# [Instructions for the task]
Emit the line that holds "kingdom: Animalia" and all lines following it through the end of the data, verbatim, and nothing else.

Saved entries
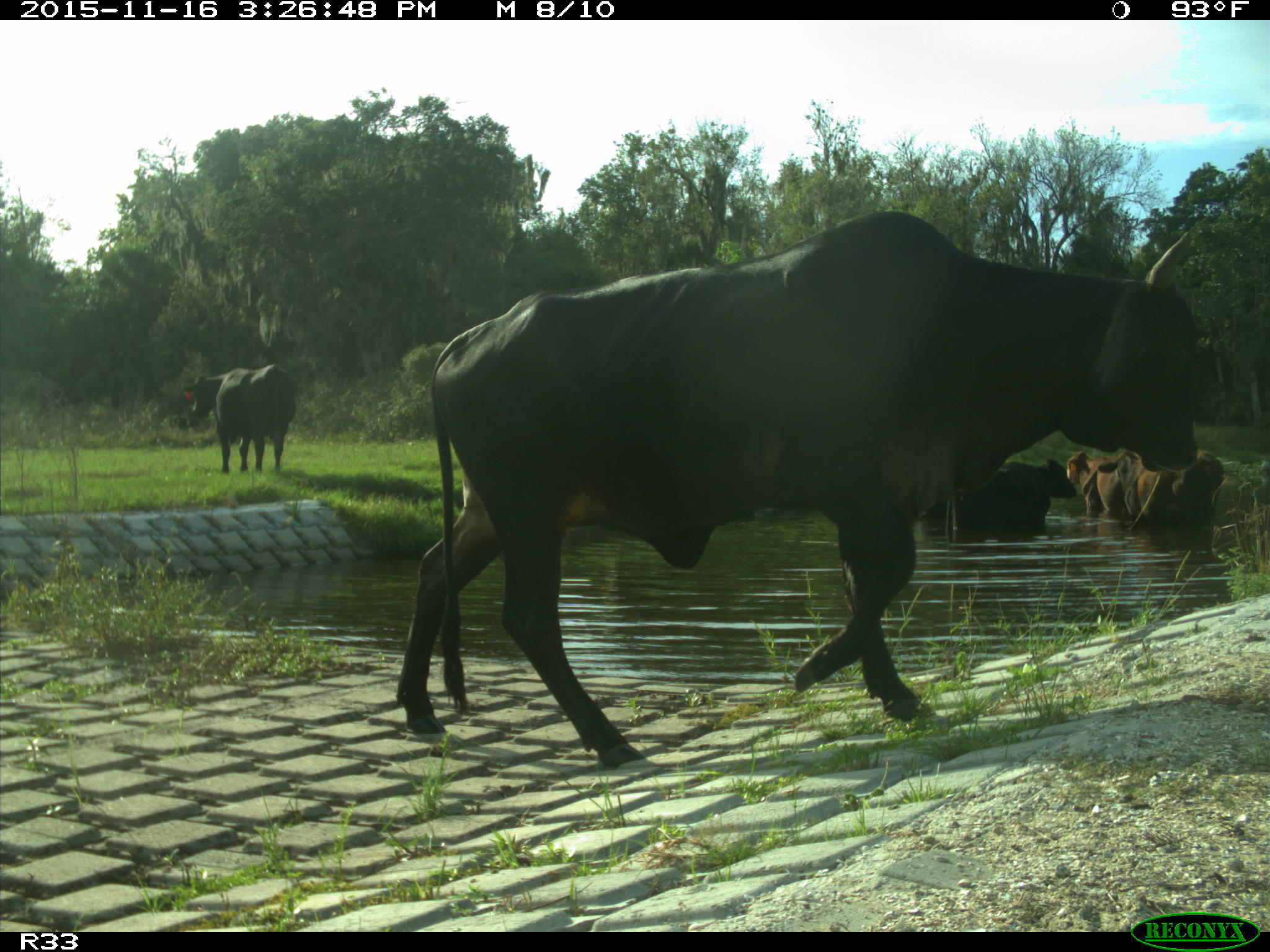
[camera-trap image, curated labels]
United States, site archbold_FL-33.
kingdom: Animalia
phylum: Chordata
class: Mammalia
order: Artiodactyla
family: Bovidae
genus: Bos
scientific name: Bos taurus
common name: domestic cow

# [Written answer]
kingdom: Animalia
phylum: Chordata
class: Mammalia
order: Artiodactyla
family: Bovidae
genus: Bos
scientific name: Bos taurus
common name: domestic cow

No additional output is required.